↓

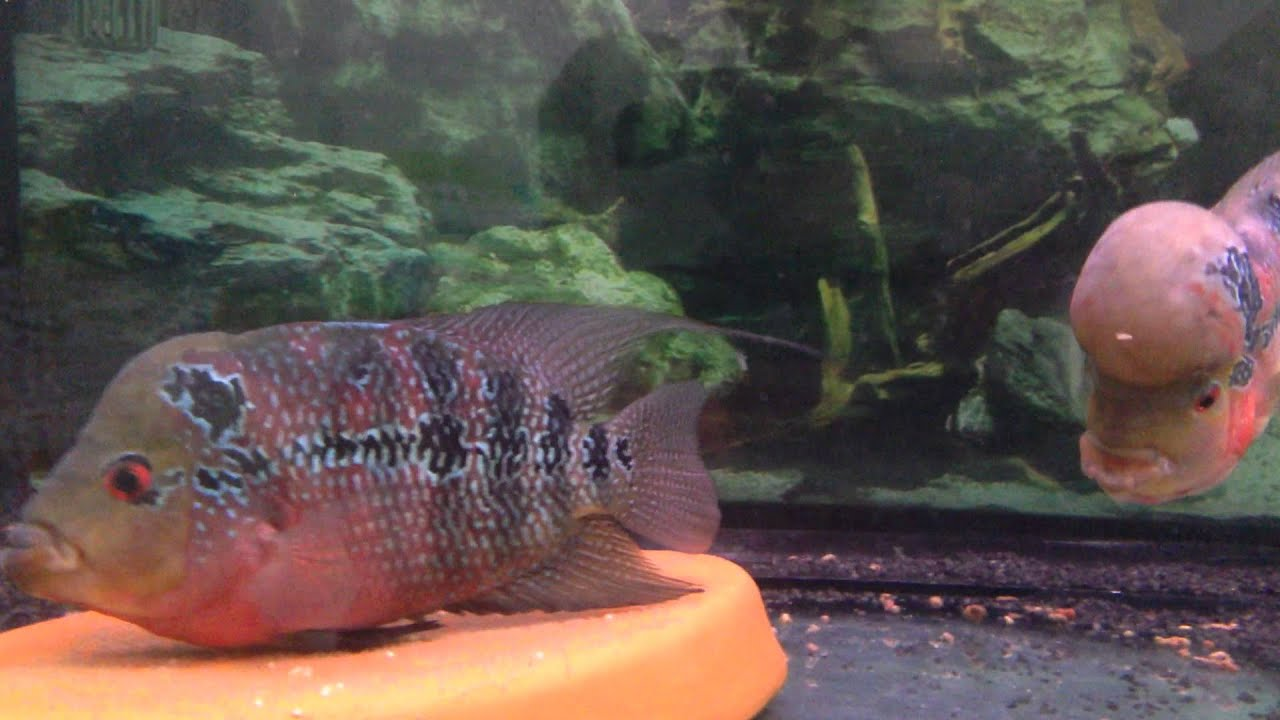 Red Dragon Flowerhorn Male And Female - Youtube-3185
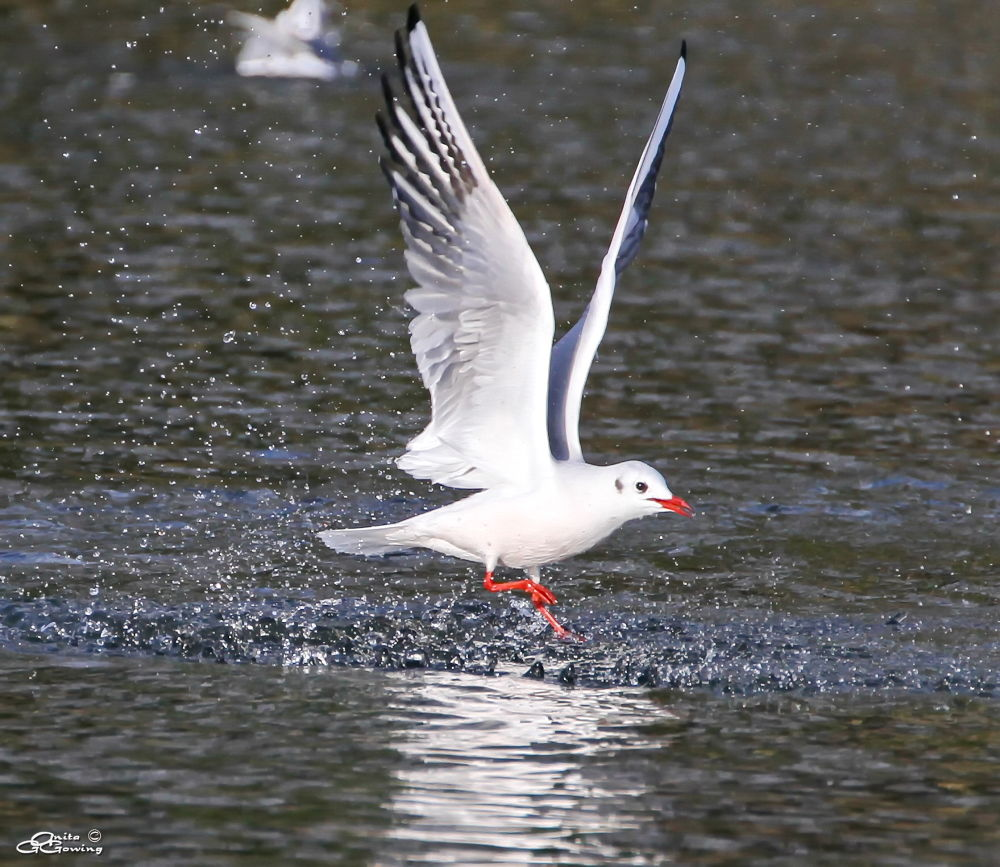 Black-headed Gull by Anita Gowing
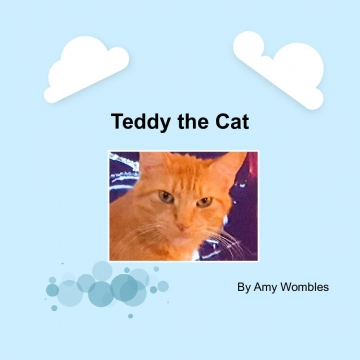 Teddy the Cat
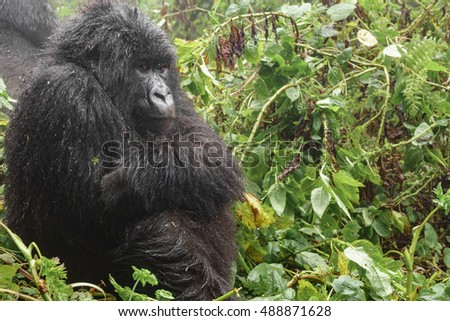 Profile closeup of female mountain gorilla sit and thinking in the forest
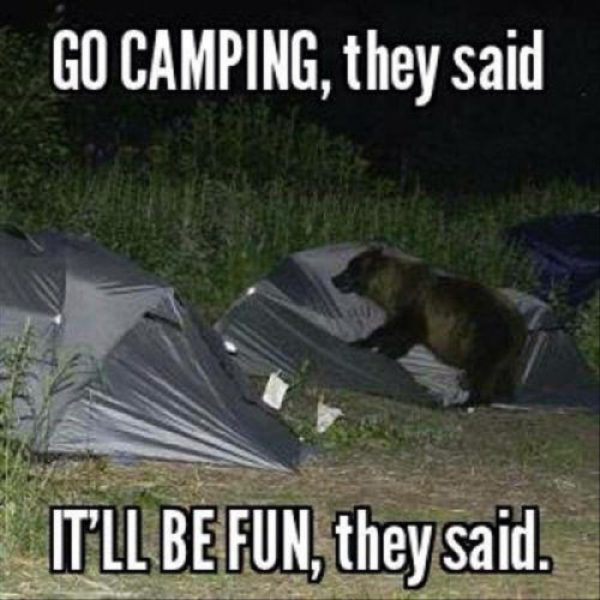 funny camping meme bear on tent go camping, it will be fun they said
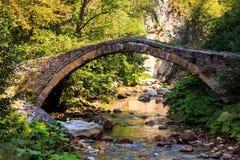 向桥梁扔石头 免版税库存照片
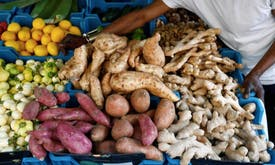 Silver lining in the health crisis? Less food waste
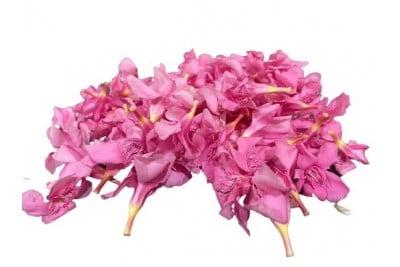 Oleander Flowers/ Pink Arli - (Pack of 200g)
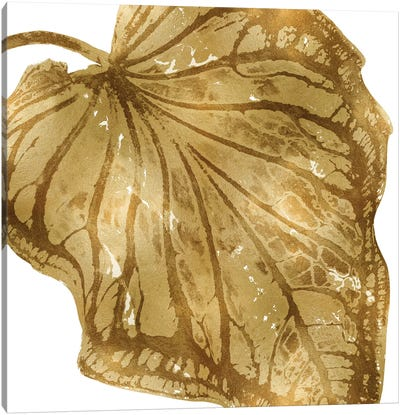 Gold Palm, Close-Up III Canvas Art Print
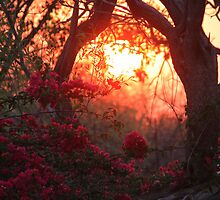 Bougainvillea Dawn by Antionette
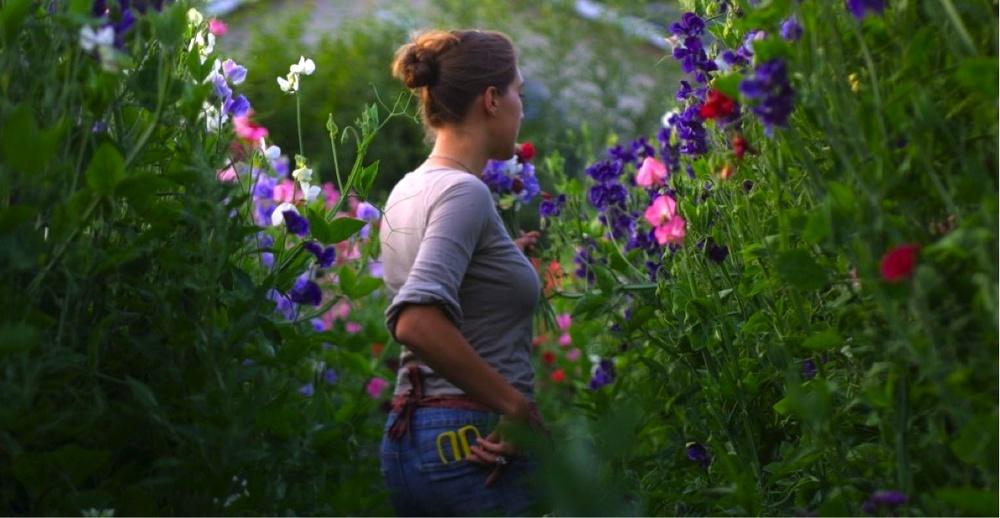 Gardener Sweet Pea Hedges web.jpg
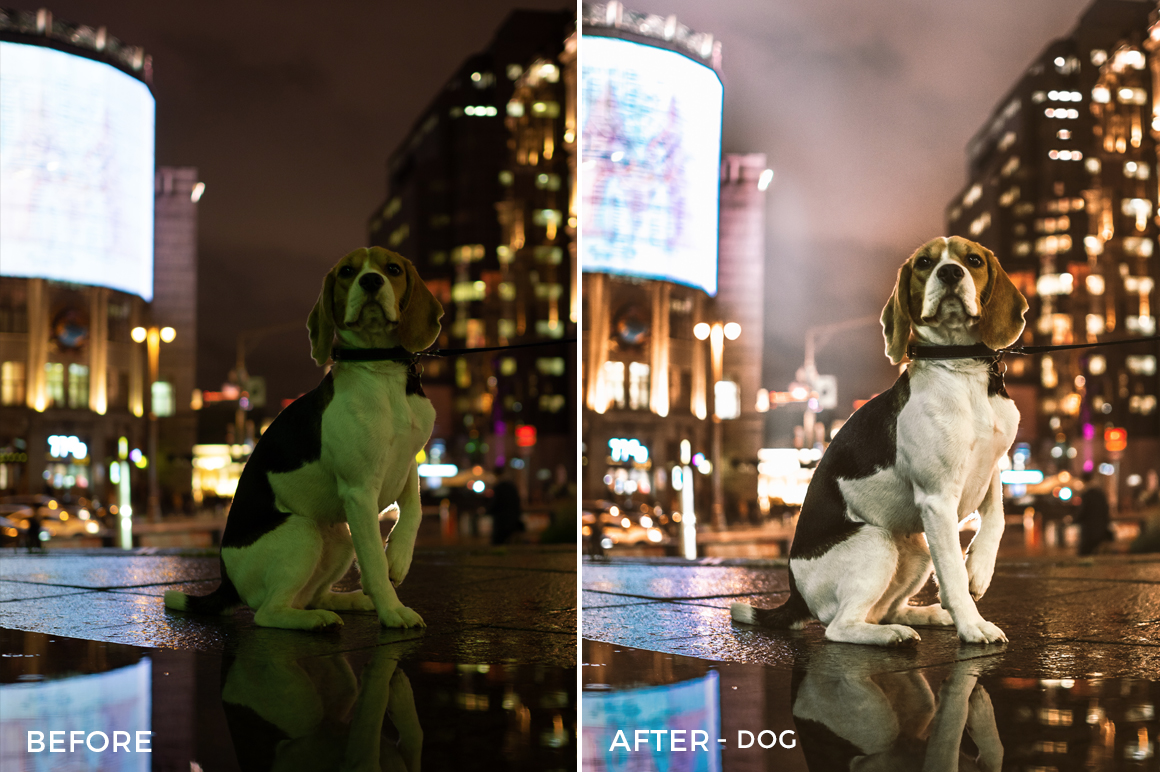 Dog-Vladimir-Tashlanov-Lightroom-Presets-FilterGrade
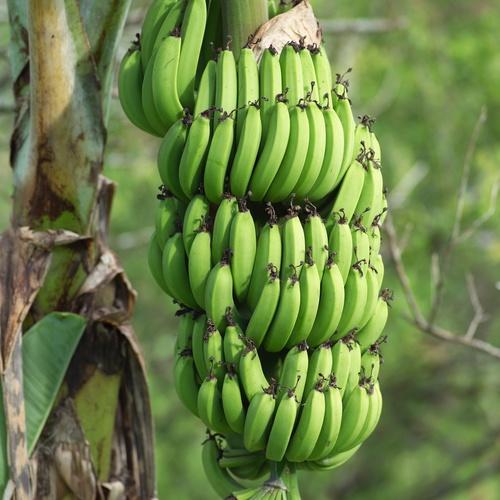 Банановая гроздь на Таити.
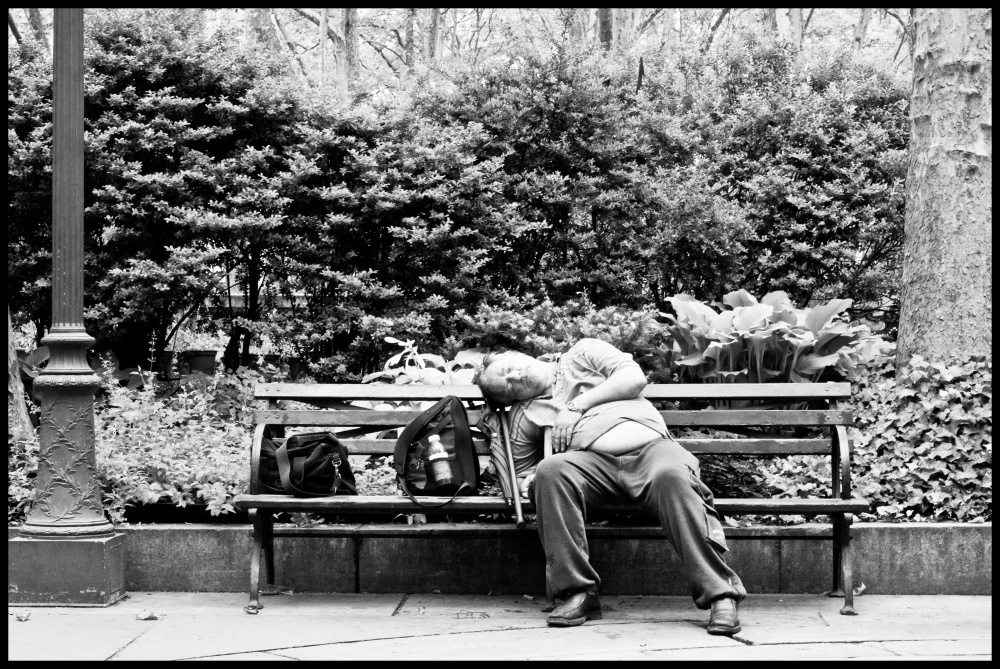Bryant Park denizen.jpg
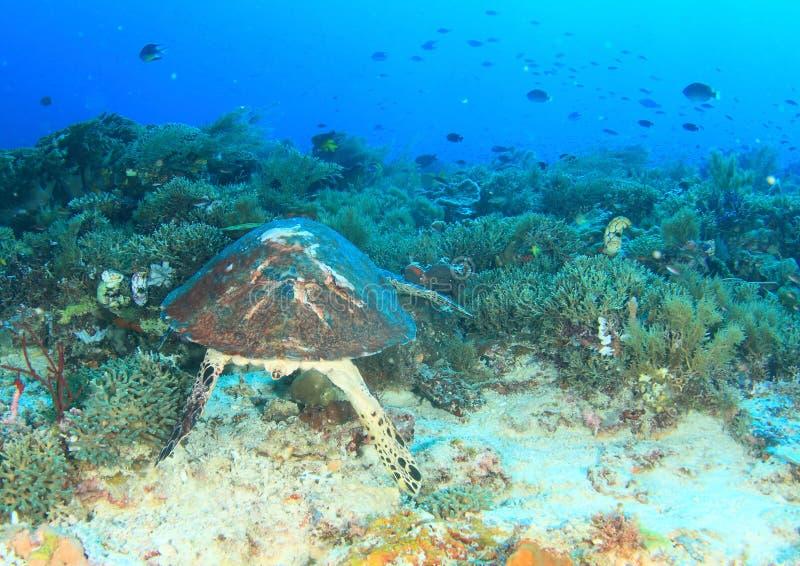 Tortuga de mar en el fil?n coralino imagen de archivo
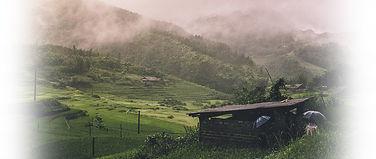 dVietnam.jpg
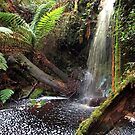 Meunna, Tasmania. Waterfall. by Esther's Art and Photography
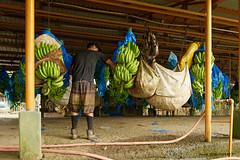 Banane industrielle (patoche21) Tags: ameriquelatine costarica dxo photographie banane chaîne gens homme industrie industriel métier ouvrier reportage scène usine patrickbouchenard latinamerica centralamerica plant factory work banana people industrial industry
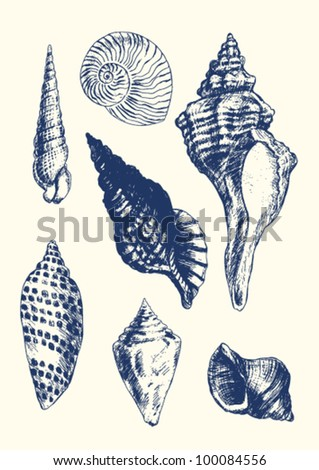 Collection of 7 hand- drawn seashells - stock vector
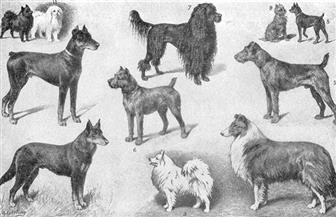 بين الحيوانات والأوبئة.. لماذا رفض المصريون قتل الكلاب في أزمنة الطاعون والكوليرا؟ | صور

↑

Without copying any picture, repeat all of the entries exactly.

 Red Dragon Flowerhorn Male And Female - Youtube-3185
 Black-headed Gull by Anita Gowing
 Teddy the Cat
 Profile closeup of female mountain gorilla sit and thinking in the forest
 funny camping meme bear on tent go camping, it will be fun they said
 向桥梁扔石头 免版税库存照片
 Silver lining in the health crisis? Less food waste
 Oleander Flowers/ Pink Arli - (Pack of 200g)
 Gold Palm, Close-Up III Canvas Art Print
 Bougainvillea Dawn by Antionette
 Gardener Sweet Pea Hedges web.jpg
 Dog-Vladimir-Tashlanov-Lightroom-Presets-FilterGrade
 Банановая гроздь на Таити.
Bryant Park denizen.jpg
 Tortuga de mar en el fil?n coralino imagen de archivo
 dVietnam.jpg
 Meunna, Tasmania. Waterfall. by Esther's Art and Photography
 Banane industrielle (patoche21) Tags: ameriquelatine costarica dxo photographie banane chaîne gens homme industrie industriel métier ouvrier reportage scène usine patrickbouchenard latinamerica centralamerica plant factory work banana people industrial industry
 Collection of 7 hand- drawn seashells - stock vector
 بين الحيوانات والأوبئة.. لماذا رفض المصريون قتل الكلاب في أزمنة الطاعون والكوليرا؟ | صور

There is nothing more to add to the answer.